Game number two is weird. First you have to study a really naff picture while reading a story which scrolls across the bottom of the screen. Then you study a similar pic and read a similar story. In both pic and story, things have been changed - present becomes postcard, fete becomes fair, and so on - and you have to identify the changes.

The third section has two separate games; in the first, you have to move the Ergobuggy to the end of a course. On the TV, this is quite a challenge, as you have to pedal in one direction with your feet and in the other with your hands - no mean feat, I can tell you. On the computer though, it's just an exercise in joystick waggling. Ho hum, and a missed opportunity.

Once you've done that, you go to the vidwall, as in the real thing. And again as in the real thing, the longer you take over the buggy, the less time you have on the vidwall. This is a rectangle of TV screens, divided into four quarters. You have to work out which quarter has the most coloured screens of the same colour and then hit the right button. If you're confused, that puts you just ahead of me, as I was totally lost by this point. I tried hitting all the buttons at once, and the machine made all the right noises, but I didn't score anything.

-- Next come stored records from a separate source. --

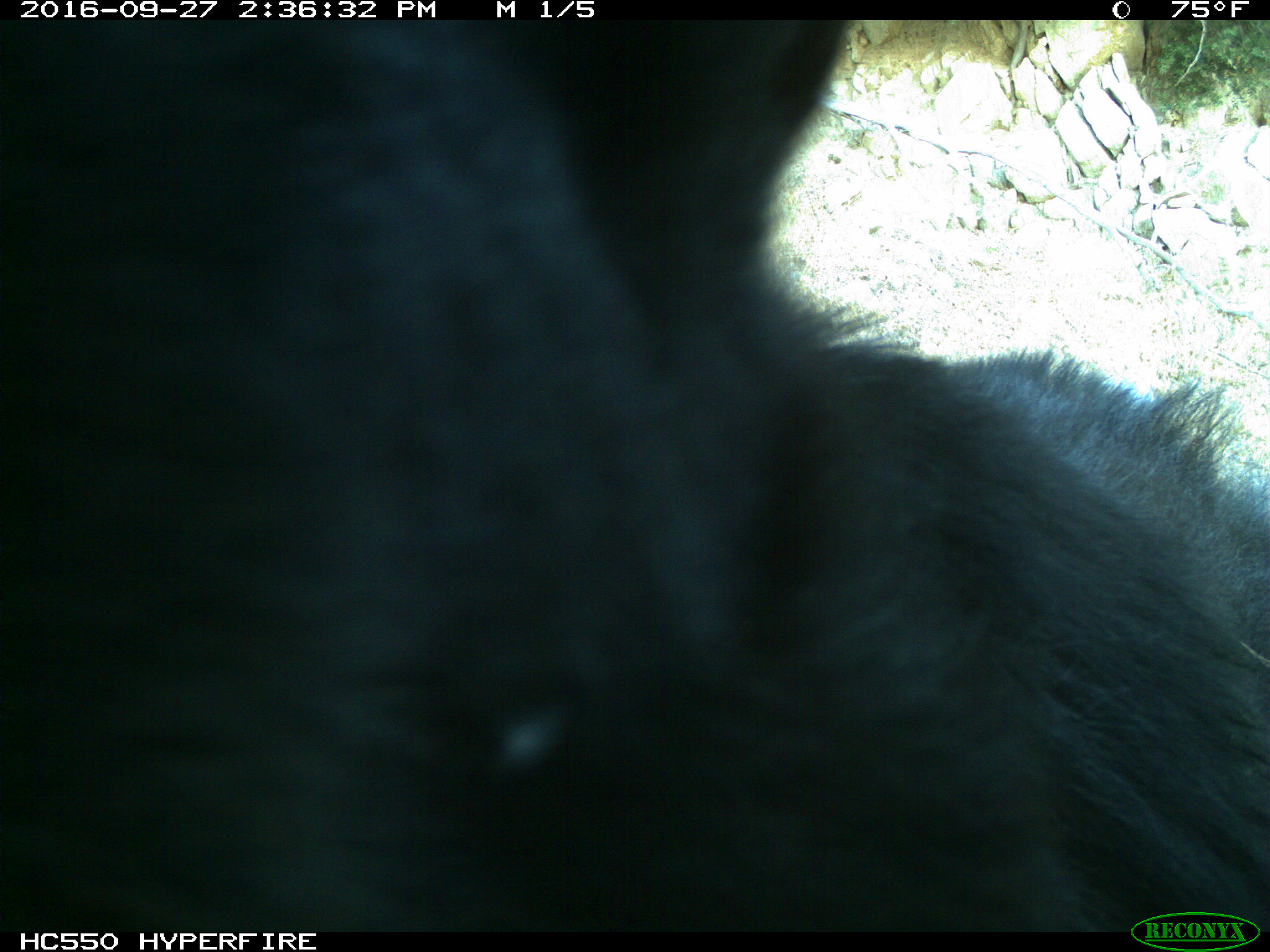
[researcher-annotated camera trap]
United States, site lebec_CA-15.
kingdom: Animalia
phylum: Chordata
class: Mammalia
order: Carnivora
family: Ursidae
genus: Ursus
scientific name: Ursus americanus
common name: american black bear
Ursus americanus (american black bear).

Section four is another Summer Games-type game, this time on the assault course. Your little figure runs along, viewed from above, and every time you come to an obstacle, you have to work out what combinations of strength, stamina, arm and leg power will best get you past it. Again I pounded away at all four keys, but this time it seemed to work, as I scored 10 points! At least I think I did. It could have been because I was the only person taking part and so automatically won!

Part five involves solving a puzzle. At the bottom of the screen is a disassembled design, chopped into nine pieces. You have to put them in the right places in the empty square in the given time limit. Again, not as easy as you might think.

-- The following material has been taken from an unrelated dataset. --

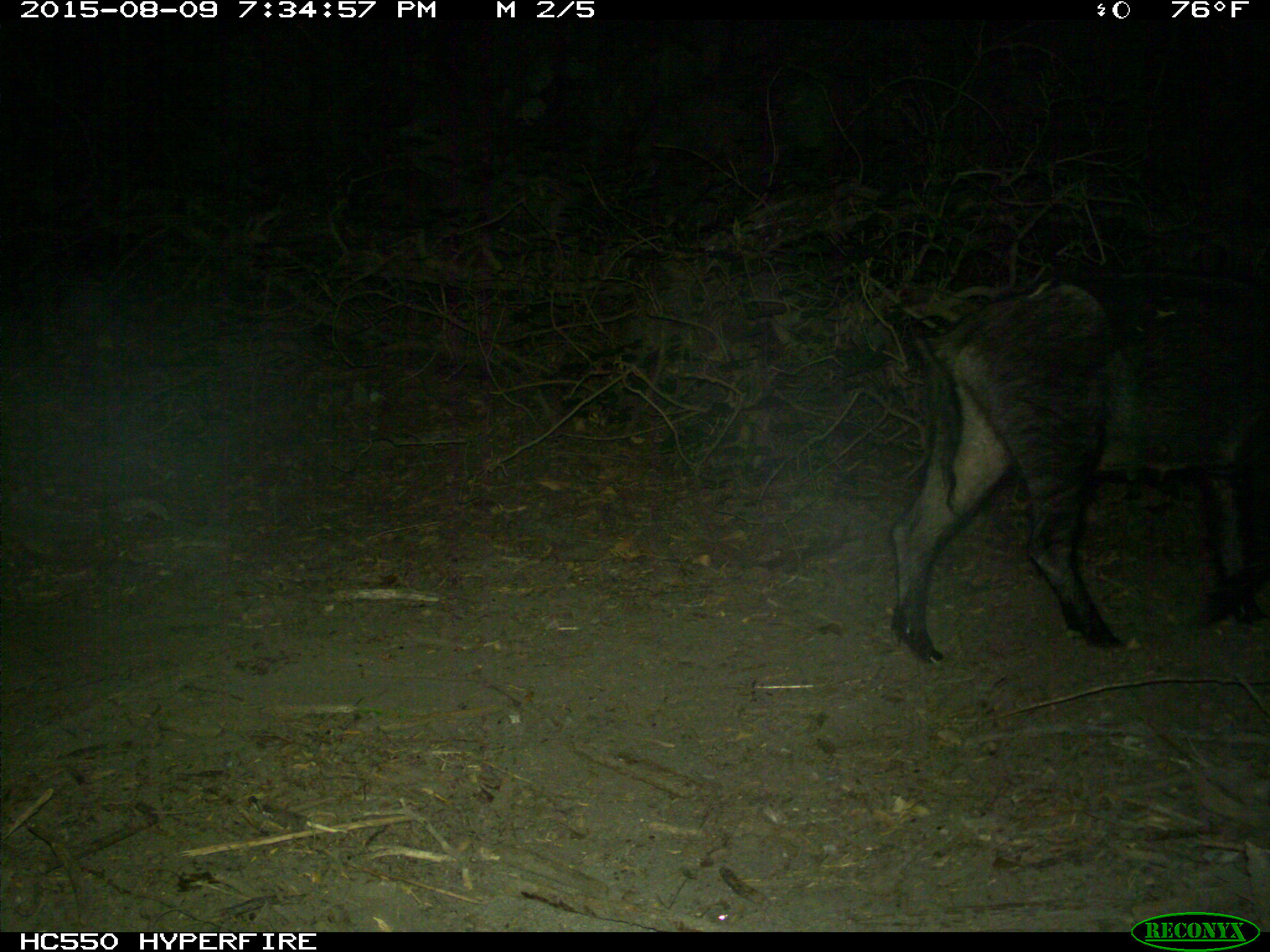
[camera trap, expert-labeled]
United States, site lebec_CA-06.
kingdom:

Finally you get to the sixth section, the general knowledge quiz. This works much like Trivial Pursuit (not surprisingly, as TV Games is owned by Domark, which published that game). Rather than typing in the answers, you say them out loud, press a button to have the right answer flashed up, and then tell the computer whether you were right or wrong. Lots of scope for cheating if you're playing with yourself (Don't you mean 'by yourself'? Ed).

And that's it, really. Up to four people can play, and right at the start everyone gets to choose from eight digitised pictures, which are accompanied by potted biographies. (Karen, a 22-year-old secretary from Blackpool). You can change the details if you want, but you can't change the picture - you're stuck with that grinning visage.

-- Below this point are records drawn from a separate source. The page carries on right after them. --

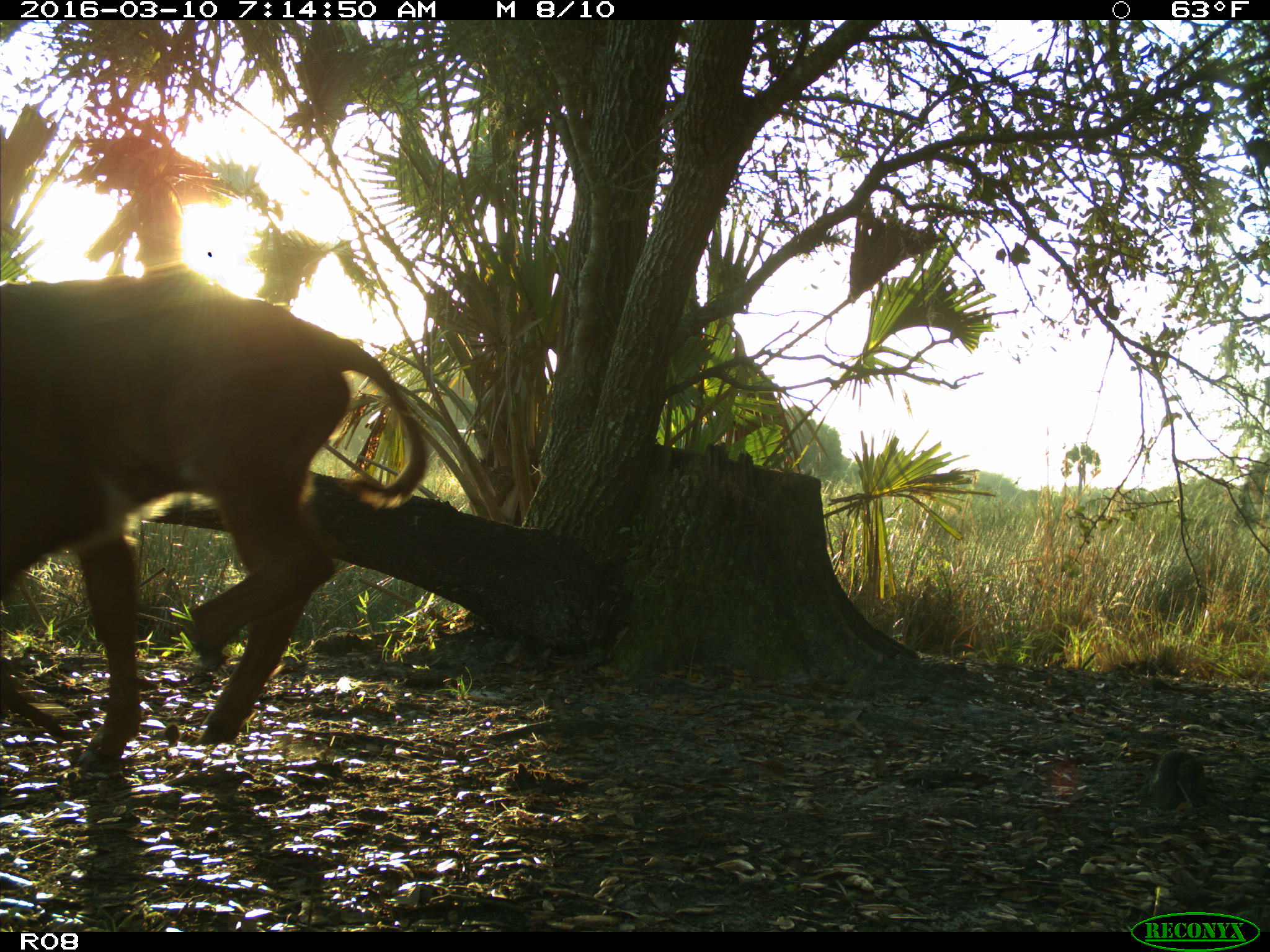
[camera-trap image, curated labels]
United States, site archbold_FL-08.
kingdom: Animalia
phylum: Chordata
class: Mammalia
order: Artiodactyla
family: Bovidae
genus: Bos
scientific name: Bos taurus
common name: domestic cow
Bos taurus (domestic cow).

What more can be said? The Krypton Factor is one of the century's less gripping licensing ideas, and while it has flashes of almost-interest, it really doesn't grab me. Yet again, this is an example of a licensing deal where no-one sat down and thought much about whether or not the projected product would work. Just because you can computerise something doesn't mean you should. Some things just don't work as computer games, and I tend to think that The Krypton Factor is one of those.

Not an obvious computer tie-in, and in the end a none too successful one, either.